DNA
buckyballs
Drug delivery -- the ability to target drugs to specific parts
of the body -- is a major focus of nanotechnology research. The goal is
to increase the effectiveness and decrease the toxicity of drugs used
to treat diseases like cancer. One approach is to create nanoscale containers
that carry minuscule amounts of substances.
Researchers
from Cornell University have created
branched molecules that combine DNA, which is attracted to water, and
polystyrene, which is repelled by water. They found that in water the
molecules assemble into buckyballs
-- hollow spheres made up of hexagons and pentagons. The spheres measure
400 nanometers in diameter.
In addition to delivering drugs, the DNA buckyballs could be used
as nanoscale test tubes to study minute amounts of substances.
(Self-Assembly of Nanobuckyballs from Dendrimer-like-DNA-Polystyrene
Amphiphiles, American Chemical Society 2005 annual meeting, Washington
DC, August 28, 2005)
Using light to measure force
Micromechanical sensors that measure physical forces like acceleration
usually require that electronic circuits read what microscopic mechanical
devices are doing. Researchers from Rensselaer Polytechnic Institute and
Translume Inc. have made a displacement
sensor that uses light rather than electricity to keep tabs on microscopic
movements.
The prototype sensor is made from a single piece of glass and
can detect movements as small as 50 nanometers, which is more than a thousand
times smaller than the width of a human hair.
Sensors that transmit their signals using light could be used
in environments that usually damage electronics, including space, where
high levels of radiation can interfere with readings and degrade electronic
equipment.
(Integrating Optics and Micro-Mechanics in a Single Substrate:
a Step toward Monolithic Integration in Diffuse Silica, Optics Express,
August 22, 2005)
Observing neurons in their natural habitat
Researchers from Stanford University have produced a very small
version of the endoscope, a common medical device used for probing inside
the body. The handheld device makes it possible to see individual nerve
cells at work inside living brains.
The portable
microendoscope produces clear images at the cellular level using two-photon
fluorescence, a technique normally used by scientists to study the molecular
makeup of materials.
The device can be used to study how diseases like Alzheimer's
affect nerve cells and how the actions of individual nerve cells contribute
to an animal's behavior.
(In Vivo Brain Imaging Using a Portable 3.9-Gram Two-Photon Fluorescence
Microendoscope, Optics Letters, September 1, 2005)
Small-world thresholds by the numbers
Not only is it a small world, but many small worlds. In recent
years scientists have figured out much of the mathematics underpinning
network phenomena like six degrees of separation. All manner of networks,
from the Internet to social networks to cellular interactions, exhibit
small world behavior, meaning that any one node can reach any other node
through a relatively small number of others.
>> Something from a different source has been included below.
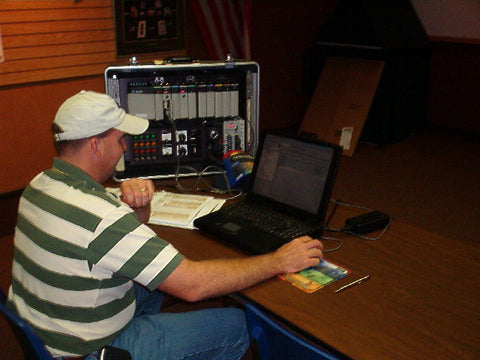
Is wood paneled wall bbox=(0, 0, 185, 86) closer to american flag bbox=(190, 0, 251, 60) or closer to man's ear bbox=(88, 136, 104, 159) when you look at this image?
american flag bbox=(190, 0, 251, 60)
Researchers from the Catholic University of Leuven in Belgium,
Kings College London in England, the Institute for Scientific Interchange
in Italy, and the University of Hasselt in Belgium have put together a
network model that shows
critical thresholds in these networks. A critical network threshold is
a level of connectivity that causes a network's behavior to change abruptly,
like when a disease becomes an epidemic or a power grid is overloaded
and shuts down. The key to finding the critical thresholds is examining
the strength of the connections to big hubs relative to the connections
among smaller nodes.
The model could be used to study and better control natural network
phenomena like diseases and artificial networks like the Internet and
power grids.
(Trading Interactions for Topology in Scale-Free Networks, slated
for publication in Physical Review Letters)
Bits and pieces
An image processing technique sorts
out images from a set of tumbling, spinning, shaking cameras in real-time;
a light-sensitive surface changes
at the molecular scale to allow move droplets uphill; a hologram
replaces several components of liquid crystal displays.